Since my reputation for being against the ADHD diagnosis has grown within my small circle of influence, not a week – or, sometimes, day – goes by without a parent or educator wanting to ask me about it. The conversation normally begins with them admitting they know I think it is a hoax, an invented disorder, but then they always seem to want to share the statement “. . . but you don’t know my (place child’s or student’s name here).” They seem to think their child’s or student’s behavior is so drastically different than millions of other children not diagnosed ADHD. They want to ignore advice and facts that show the diagnostic procedure for ADHD is a farce to be reckoned with.
They want to pay no heed that the drugs prescribed for ADHD can lead to more serious mental disorders, facial tics, permanent growth suppression, and even death. Just use your favorite internet search engine to explore “medication guide” and “Vyvanse” (or any of the other popularly prescribed ADHD drugs) and you will find an endless list of very scary side effects that should preclude anyone even considering ADHD drugs for children.

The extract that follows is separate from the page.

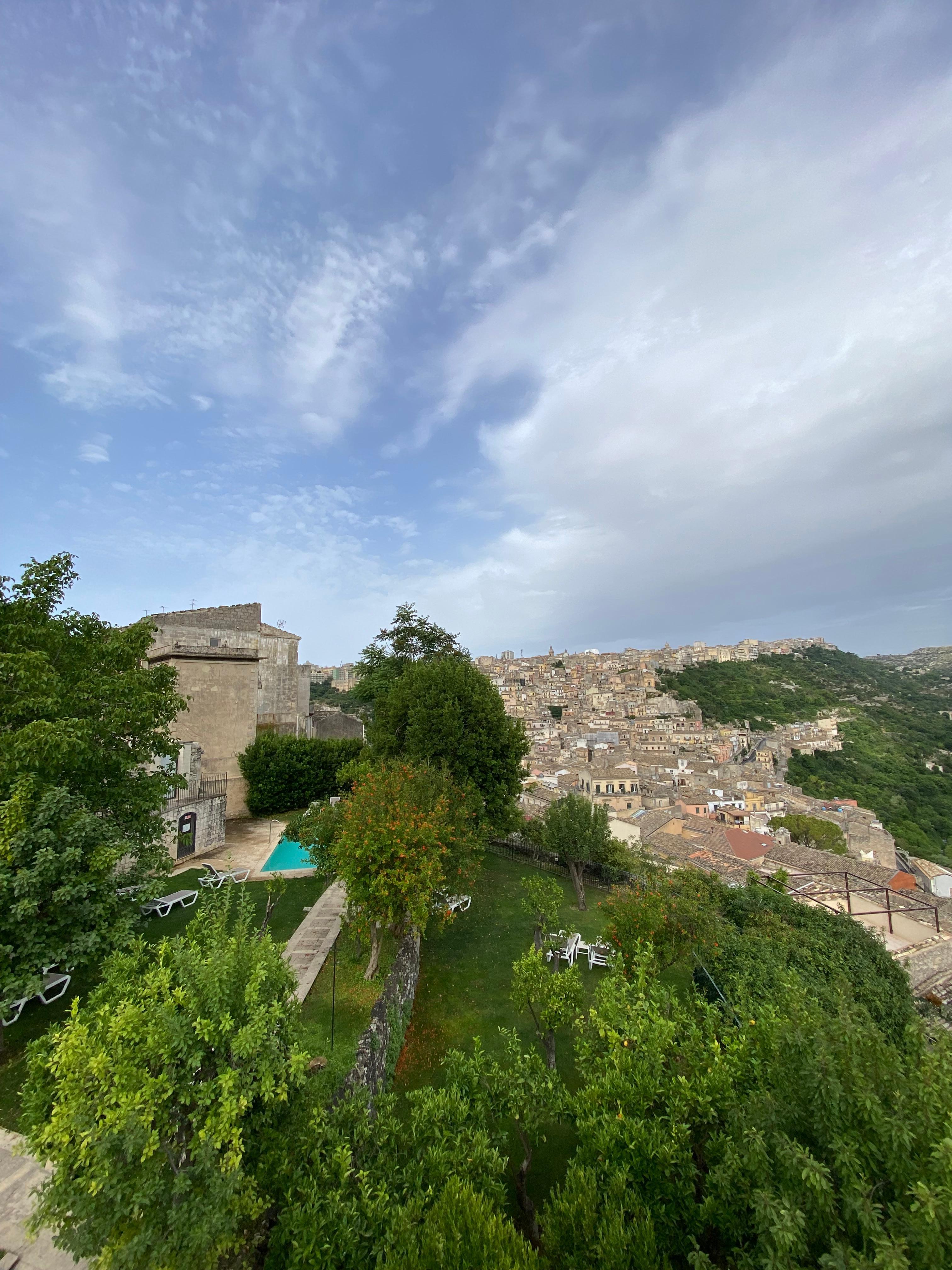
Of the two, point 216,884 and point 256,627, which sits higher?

Yet, despite the warnings from even the makers of these drugs, many want to hold on to the belief that such dangerous drugs are the “medicine” their child or student truly needs.
I will admit right now, if you think any child deserves to be forced to take drugs with an endless list of dangerous side effects on a daily basis for just being slightly or even rather hard to handle, then we are at this time living in two different worlds. I have grown sick to my stomach of hearing adults say their child needs such “medicine.” A medicine should not come with so many risks. A medicine would help us get better, not cause our brains to malfunction or experience damage to our central nervous system. As I will share in future blogs, the research on lab animals that have taken these medications (and experienced brain malfunctions and CNS damage) is all one needs to know when it comes to whether or not we should be giving ADHD-drugs to kids.
There is so much I look forward to sharing and discussing with you in the future. I sincerely thank you again for attending my inaugural blog, and I hope to see you back here soon. Maybe together we miraculously can get millions of kids and their parents off Planet ADHD and back down here to planet earth! Your “Billy”, and millions of other kids worldwide, deserve nothing less than to live childhood where their imaginations and bodies run free, and their exuberance, energy and creativity are embraced.